Policy & Regulation News

CMS Cancels Mandatory Hip, Cardiac Bundled Payment Models

A new final rule canceled upcoming hip fracture and cardiac bundled payment models and decreased the number of mandatory regions in the CJR initiative.

Bundled payment models

Source: Thinkstock

By Jacqueline LaPointe

- CMS recently finalized proposals to eliminate mandatory hip fracture and cardiac bundled payment models slated to launch on Jan. 1, 2018 and decrease the scope of the existing Comprehensive Care for Joint Replacement (CJR) bundled payment initiative.

In addition to the elimination of the Episode Payment and Cardiac Rehabilitation Incentive Payment Models, the number of mandatory geographic regions in the CJR will decrease from 67 to 34 areas. The CJR initiative will continue as a voluntary program in the 33 other regions.

Low-volume and rural hospitals also will not be required to participate in the CJR initiative under the new rule.

“While CMS continues to believe that bundled payment models offer opportunities to improve quality and care coordination while lowering spending, we believe that focusing on developing different bundled payment models and engaging more providers is the best way to drive health system change while minimizing burden and maintaining access to care,” stated CMS Administrator Seema Verma.

Verma added that the federal agency will focus on developing more voluntary bundled payment models, rather than mandatory initiatives.

Compulsory Medicare alternative payment models drew criticism from policymakers and healthcare stakeholders. Former HHS Secretary Tom Price argued in 2016 that CMS overstepped its authority by requiring providers to participating in the upcoming hip fracture and cardiac bundled payments, as well as the CJR initiative.

He also stated that CMS should not force providers to join an alternative payment model until small-scale demonstrations prove that the models improve care quality and reduce costs.

Industry groups, such as Premier, agreed that CMS should focus on voluntary bundled payments. Premier contended that providers should have the flexibility to select the appropriate alternative payment models for their patient population and care setting, instead of being forced to comply with a new model.

The American Hospital Association (AHA) also called on CMS to make all future bundled payment models voluntary because mandatory models overreach the agency’s regulatory authority.

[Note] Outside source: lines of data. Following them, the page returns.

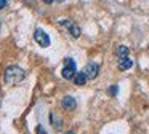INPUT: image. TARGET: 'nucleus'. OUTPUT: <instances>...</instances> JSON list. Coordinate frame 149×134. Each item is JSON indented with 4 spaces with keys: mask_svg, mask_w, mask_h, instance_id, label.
<instances>
[{
    "mask_svg": "<svg viewBox=\"0 0 149 134\" xmlns=\"http://www.w3.org/2000/svg\"><path fill=\"white\" fill-rule=\"evenodd\" d=\"M26 78V72H24L21 67L18 66H10L5 69V73H3V80L7 85H16V83L23 82Z\"/></svg>",
    "mask_w": 149,
    "mask_h": 134,
    "instance_id": "f257e3e1",
    "label": "nucleus"
},
{
    "mask_svg": "<svg viewBox=\"0 0 149 134\" xmlns=\"http://www.w3.org/2000/svg\"><path fill=\"white\" fill-rule=\"evenodd\" d=\"M75 73H77V66H75L74 59H72V57H66L64 59V67H63V72H61L63 78L74 80Z\"/></svg>",
    "mask_w": 149,
    "mask_h": 134,
    "instance_id": "f03ea898",
    "label": "nucleus"
},
{
    "mask_svg": "<svg viewBox=\"0 0 149 134\" xmlns=\"http://www.w3.org/2000/svg\"><path fill=\"white\" fill-rule=\"evenodd\" d=\"M59 24H61L63 27H64L74 38H79V37H80L82 30H80V27H79V26L75 24L74 21H71V19H61V21H59Z\"/></svg>",
    "mask_w": 149,
    "mask_h": 134,
    "instance_id": "7ed1b4c3",
    "label": "nucleus"
},
{
    "mask_svg": "<svg viewBox=\"0 0 149 134\" xmlns=\"http://www.w3.org/2000/svg\"><path fill=\"white\" fill-rule=\"evenodd\" d=\"M34 40H36V43L40 45L42 48L50 46V37L43 29H36V32H34Z\"/></svg>",
    "mask_w": 149,
    "mask_h": 134,
    "instance_id": "20e7f679",
    "label": "nucleus"
},
{
    "mask_svg": "<svg viewBox=\"0 0 149 134\" xmlns=\"http://www.w3.org/2000/svg\"><path fill=\"white\" fill-rule=\"evenodd\" d=\"M84 72H85V75H87L88 80H95L98 77V73H100V66H98L96 62H88L87 66H85Z\"/></svg>",
    "mask_w": 149,
    "mask_h": 134,
    "instance_id": "39448f33",
    "label": "nucleus"
},
{
    "mask_svg": "<svg viewBox=\"0 0 149 134\" xmlns=\"http://www.w3.org/2000/svg\"><path fill=\"white\" fill-rule=\"evenodd\" d=\"M61 107L64 108V110H75V107H77V101H75L72 96H64V97L61 99Z\"/></svg>",
    "mask_w": 149,
    "mask_h": 134,
    "instance_id": "423d86ee",
    "label": "nucleus"
},
{
    "mask_svg": "<svg viewBox=\"0 0 149 134\" xmlns=\"http://www.w3.org/2000/svg\"><path fill=\"white\" fill-rule=\"evenodd\" d=\"M132 67H133V59H130L128 56L119 59V69L120 70H128V69H132Z\"/></svg>",
    "mask_w": 149,
    "mask_h": 134,
    "instance_id": "0eeeda50",
    "label": "nucleus"
},
{
    "mask_svg": "<svg viewBox=\"0 0 149 134\" xmlns=\"http://www.w3.org/2000/svg\"><path fill=\"white\" fill-rule=\"evenodd\" d=\"M87 80L88 78H87V75H85L84 70H82V72H77V73H75V77H74V83L77 86H84L85 83H87Z\"/></svg>",
    "mask_w": 149,
    "mask_h": 134,
    "instance_id": "6e6552de",
    "label": "nucleus"
},
{
    "mask_svg": "<svg viewBox=\"0 0 149 134\" xmlns=\"http://www.w3.org/2000/svg\"><path fill=\"white\" fill-rule=\"evenodd\" d=\"M128 48L125 46V45H120L119 48H117V56H119V59H122V57H127L128 56Z\"/></svg>",
    "mask_w": 149,
    "mask_h": 134,
    "instance_id": "1a4fd4ad",
    "label": "nucleus"
},
{
    "mask_svg": "<svg viewBox=\"0 0 149 134\" xmlns=\"http://www.w3.org/2000/svg\"><path fill=\"white\" fill-rule=\"evenodd\" d=\"M117 93H119V88H117V85H114V86H111V88H109V94L112 96V97H116Z\"/></svg>",
    "mask_w": 149,
    "mask_h": 134,
    "instance_id": "9d476101",
    "label": "nucleus"
},
{
    "mask_svg": "<svg viewBox=\"0 0 149 134\" xmlns=\"http://www.w3.org/2000/svg\"><path fill=\"white\" fill-rule=\"evenodd\" d=\"M50 120H52V123H53V121H55V128H56V129H59V128H61V123H59V120H56V117H55V115H50Z\"/></svg>",
    "mask_w": 149,
    "mask_h": 134,
    "instance_id": "9b49d317",
    "label": "nucleus"
},
{
    "mask_svg": "<svg viewBox=\"0 0 149 134\" xmlns=\"http://www.w3.org/2000/svg\"><path fill=\"white\" fill-rule=\"evenodd\" d=\"M36 133H37V134H47V131L43 129L42 124H39V126H37V129H36Z\"/></svg>",
    "mask_w": 149,
    "mask_h": 134,
    "instance_id": "f8f14e48",
    "label": "nucleus"
},
{
    "mask_svg": "<svg viewBox=\"0 0 149 134\" xmlns=\"http://www.w3.org/2000/svg\"><path fill=\"white\" fill-rule=\"evenodd\" d=\"M7 3H8V0H0V10L5 8V6H7Z\"/></svg>",
    "mask_w": 149,
    "mask_h": 134,
    "instance_id": "ddd939ff",
    "label": "nucleus"
},
{
    "mask_svg": "<svg viewBox=\"0 0 149 134\" xmlns=\"http://www.w3.org/2000/svg\"><path fill=\"white\" fill-rule=\"evenodd\" d=\"M55 0H43V3H47V5H50V3H53Z\"/></svg>",
    "mask_w": 149,
    "mask_h": 134,
    "instance_id": "4468645a",
    "label": "nucleus"
},
{
    "mask_svg": "<svg viewBox=\"0 0 149 134\" xmlns=\"http://www.w3.org/2000/svg\"><path fill=\"white\" fill-rule=\"evenodd\" d=\"M66 134H75V133H74V131H68Z\"/></svg>",
    "mask_w": 149,
    "mask_h": 134,
    "instance_id": "2eb2a0df",
    "label": "nucleus"
},
{
    "mask_svg": "<svg viewBox=\"0 0 149 134\" xmlns=\"http://www.w3.org/2000/svg\"><path fill=\"white\" fill-rule=\"evenodd\" d=\"M58 2H64V0H58Z\"/></svg>",
    "mask_w": 149,
    "mask_h": 134,
    "instance_id": "dca6fc26",
    "label": "nucleus"
}]
</instances>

While the AHA backed the CMS proposal to eliminate the mandatory Episode Payment and Cardiac Rehabilitation Incentive Payment models, the association warned the federal agency that the elimination could counter many of the investments providers have made toward participating in the Quality Payment Program.

The hip fracture and cardiac bundled payment models qualified for maximum incentive payments under the Advanced Alternative Payment Model track of the program. Without the models, eligible clinicians have fewer options to join the Advanced APM track, which currently includes less than a dozen approved models.

The AHA urged CMS to quickly develop new voluntary alternative payment models to encourage more clinicians to move to the Advanced APM pathway.

CMS may be scaling back on Medicare bundled payment models as officials take a new approach, but healthcare experts do not foresee the end of episodic payments.

“The introduction of bundled pricing has already changed the face of the industry,” stated Michael Abrams, MD, Managing Partner at Numerof & Associates. “We’re seeing conversations across the industry that were not happening seven years ago about new approaches. The Federal approach to bundled pricing was weighed down by a great deal of bureaucracy, and in many respects was arbitrary and even punitive to those organizations that started out being fairly efficient.”

Abrams viewed the proposal to cancel the mandatory bundled payments as an effort to establish a more collaborative relationship between CMS and providers, not an attempt to undercut the value-based reimbursement transition.

The private sector is also likely to step in if CMS does not create new bundled payment models.

“Commercial payers are going to be responsive to employers, and employers are being crushed, along with their employees, by the cost of healthcare insurance,” he said. “Employers recognize that the answer is about driving down the cost of care and not how to spread around the cost of the premiums. As employers continue to advocate for changes to healthcare delivery that will bring costs under control, payers will be forced to turn to providers and demand innovations like bundled pricing.”

CMS opened the final rule to comments, with a specific call for feedback on how to address the episode cost concerns and needs of providers located in areas affected by natural disasters, like Hurricane Harvey and Irma.